8. We’d like to think that they were political and aware, and that they saw this coming. But less than 12 months ago, somebody was chopping vegetables, stirring the pot for supper when they immediately had to drop everything and go. There were those who believed, who really believed that they had a place in their country, that their home accommodated them. In their tie-and-suited lives they were government officials, the ones from their stateless community who had “made” it. How familiar that sounds. Until they show you your place. Now, they’re all equal here, those with their English, their well-chosen ID photographs. The Rohingya’s repeated history of fleeing and returning between Burma/Myanmar and Bangladesh has mowed everybody to a miserable equality.

It rains here in Cox’s Bazar in June and July, torrents down, the deluge washing through everybody’s house. It rains in Burma/Myanmar too, whooshing down with a fury that astonishes you, even if you’re used to south-east Asia’s rainy season. The rain finishes what the dispossession started. Grief and horror, it levels the driven-out.

9. I want to cry but I’ve wanted to cry for decades. I know the tears won’t come: there’ll be exhaustion, frustration, the stubborn refusal to get used to the fact that this happens, the familiarity of the story. I will want to cry, as I already can see the other forces that could shape this region. This dispossession will be easy to hijack, to pressgang into larger histories of grievance and pushback: love the story and be flippantly indifferent to the victim.

10. They cannot say their name: In Burma/Myanmar they are referred to as Bengalis. I get cornered by friends, veering the conversation (any conversation) to the topic of “these Bengalis from Bangladesh who came over since the 1970s and now want to pretend to be us”.

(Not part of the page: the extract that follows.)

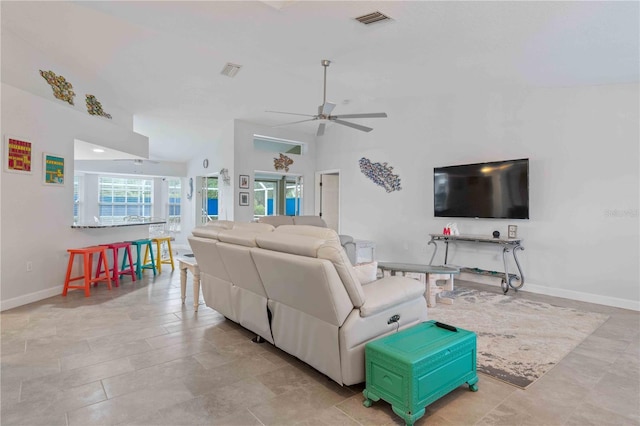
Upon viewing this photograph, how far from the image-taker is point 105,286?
17.2 ft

There is also the other name they are referred to: explicitly understood across south-east Asia to mean the dark-skinned ones. There is a dogmatic refusal in conversation, in the Burmese media, even in official statements to dare to speak the name “Rohingya”. But there is little compunction in using that other word, on protest posters, in conversation, in soldiers’ boastful comments on their kills.

I reach for history, try to find a place, a foothold. This history is contested as people pick and choose. But history does not provide a foothold. In the Rohingya’s case it is the fact of their existence counterweighted with the visceral drive of a country that wants them disappeared.

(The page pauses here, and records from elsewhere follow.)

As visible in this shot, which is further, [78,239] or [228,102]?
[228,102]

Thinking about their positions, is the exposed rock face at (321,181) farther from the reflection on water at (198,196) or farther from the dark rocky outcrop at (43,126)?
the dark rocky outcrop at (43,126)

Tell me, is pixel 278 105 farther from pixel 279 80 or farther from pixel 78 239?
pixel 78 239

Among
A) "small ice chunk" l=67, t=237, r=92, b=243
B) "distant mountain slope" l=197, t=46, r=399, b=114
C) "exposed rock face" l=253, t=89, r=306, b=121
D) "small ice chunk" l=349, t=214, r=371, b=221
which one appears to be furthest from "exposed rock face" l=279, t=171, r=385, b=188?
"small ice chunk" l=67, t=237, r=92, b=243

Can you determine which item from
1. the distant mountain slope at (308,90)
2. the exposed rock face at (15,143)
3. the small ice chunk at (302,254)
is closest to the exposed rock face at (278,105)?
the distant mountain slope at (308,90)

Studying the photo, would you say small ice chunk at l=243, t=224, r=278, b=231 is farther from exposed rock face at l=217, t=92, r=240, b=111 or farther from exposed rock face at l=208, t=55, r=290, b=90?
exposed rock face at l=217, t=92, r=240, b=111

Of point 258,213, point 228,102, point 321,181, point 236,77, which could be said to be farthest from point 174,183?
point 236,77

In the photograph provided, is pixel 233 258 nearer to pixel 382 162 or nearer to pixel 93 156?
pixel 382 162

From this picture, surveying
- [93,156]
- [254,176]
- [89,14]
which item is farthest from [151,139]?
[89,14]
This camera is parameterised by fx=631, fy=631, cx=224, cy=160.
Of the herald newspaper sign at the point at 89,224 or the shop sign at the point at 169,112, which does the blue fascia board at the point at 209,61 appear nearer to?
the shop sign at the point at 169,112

11. This must all be contained in your life now, this life you would never have been able to imagine. Your volunteer card carrying your face; with a well-fitted dark suit, pressed white shirt even in this stifling tropical heat and dampness. The well-knotted red tie that tells all: you were one of those who had a place to go, before, where suits and ties were welcomed and the absences of them were frowned upon. You had these multiple cultural languages, and now you are a recipient, a number among hundreds of thousands.

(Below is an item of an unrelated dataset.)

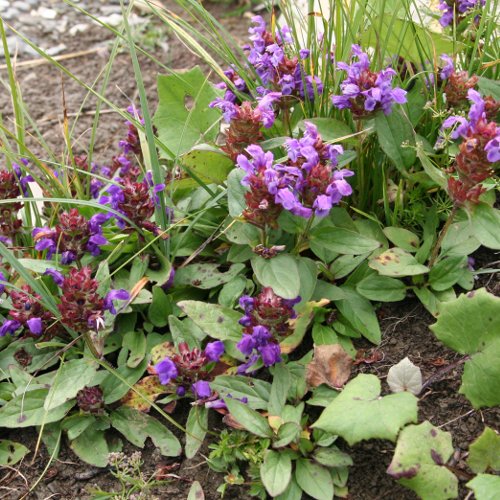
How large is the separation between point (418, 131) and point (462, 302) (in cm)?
76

And in the life that you must now accommodate, you need to accommodate that man in his red tie, too. How could he not have foreseen this? Who are you now: stateless on this side of the border, and where does that man live now, who wears his suit back home, does his wife still meticulously iron his white shirt for appointments that he must keep? Does that man whom he was still live on, in his well-pressed suit? Does that man keep as existing as you stand here, divested, erase?

12. There is the genial older gentleman in front of me who has had to learn humility, and quickly, since he came here. He still wears his sharp-edged civil servants haircut. The T-shirt and longyi worn in public and “to work” must sit uncomfortably on him, so used he was to his well-pressed suit as armour. This is something else he has had to learn, and quickly. What gets recorded as history now, and for the future of the Rohingya, will not contain the daily learning of this man. It does not contain the clear path that that ID photograph took, driven across the border into Bangladesh, suit-and-tie from a time when he wore white pressed shirts, in a time when his name was his own.